Skip it if your goal is IOC-only enrichment, malware reverse engineering, or unrelated threat hunting. It is also a weak fit when the source material is too thin to justify ATT&CK mappings, because overconfident technique attribution will reduce report quality.
Does it work across enterprise, mobile, and ICS?
Yes, but the best fit depends on your source material and reporting target. If you are analyzing a campaign with no clear platform context, start with the matrix that matches the evidence before expanding outward.
How to Improve analyzing-threat-actor-ttps-with-mitre-attack skill
Give evidence before conclusions
The biggest quality boost comes from giving raw behaviors, not just labels.
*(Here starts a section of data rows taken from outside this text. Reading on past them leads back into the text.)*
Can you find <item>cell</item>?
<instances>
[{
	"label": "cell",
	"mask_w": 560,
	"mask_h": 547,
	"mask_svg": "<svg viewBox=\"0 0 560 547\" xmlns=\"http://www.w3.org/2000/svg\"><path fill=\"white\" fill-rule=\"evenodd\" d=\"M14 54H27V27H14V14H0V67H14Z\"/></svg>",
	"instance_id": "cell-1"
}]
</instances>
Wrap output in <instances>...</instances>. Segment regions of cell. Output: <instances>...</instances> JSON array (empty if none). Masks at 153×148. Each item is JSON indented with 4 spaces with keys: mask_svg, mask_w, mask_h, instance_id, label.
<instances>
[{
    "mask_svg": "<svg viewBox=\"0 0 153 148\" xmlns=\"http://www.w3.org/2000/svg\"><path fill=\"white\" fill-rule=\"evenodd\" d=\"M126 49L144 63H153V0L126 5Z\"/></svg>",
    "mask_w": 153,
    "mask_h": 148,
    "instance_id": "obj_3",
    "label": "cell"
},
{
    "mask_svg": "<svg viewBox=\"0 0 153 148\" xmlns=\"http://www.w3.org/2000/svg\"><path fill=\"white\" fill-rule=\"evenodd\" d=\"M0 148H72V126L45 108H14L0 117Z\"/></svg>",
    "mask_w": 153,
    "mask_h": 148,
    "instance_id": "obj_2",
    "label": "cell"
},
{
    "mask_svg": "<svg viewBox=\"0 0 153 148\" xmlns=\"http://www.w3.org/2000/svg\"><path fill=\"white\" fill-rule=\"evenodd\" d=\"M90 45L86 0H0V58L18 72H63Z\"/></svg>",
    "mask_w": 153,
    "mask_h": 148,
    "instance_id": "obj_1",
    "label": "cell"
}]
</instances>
Include phrases like “PowerShell download cradle,” “scheduled task persistence,” or “LDAP discovery from a domain-joined host” so the skill can map to specific techniques and sub-techniques instead of broad guesses.
Ask for uncertainty and alternatives
When evidence is incomplete, request confidence levels and alternative mappings. For example: “List the top ATT&CK technique candidate, a fallback candidate, and the evidence needed to confirm each one.” This is especially useful for ambiguous analyzing-threat-actor-ttps-with-mitre-attack outputs.
Match the report to the decision
If you need detection engineering, ask for prioritized gaps and telemetry sources. If you need executive threat modeling, ask for tactic-level summary and business impact. If you need investigation support, ask for a step-by-step mapping table from behavior to technique to evidence.
Iterate using the first layer
After the first pass, refine by adding missing context: platform, identity system, cloud service, malware family, or timeline. Then ask the skill to tighten the ATT&CK mapping, remove weak technique claims, and re-rank the detection gaps.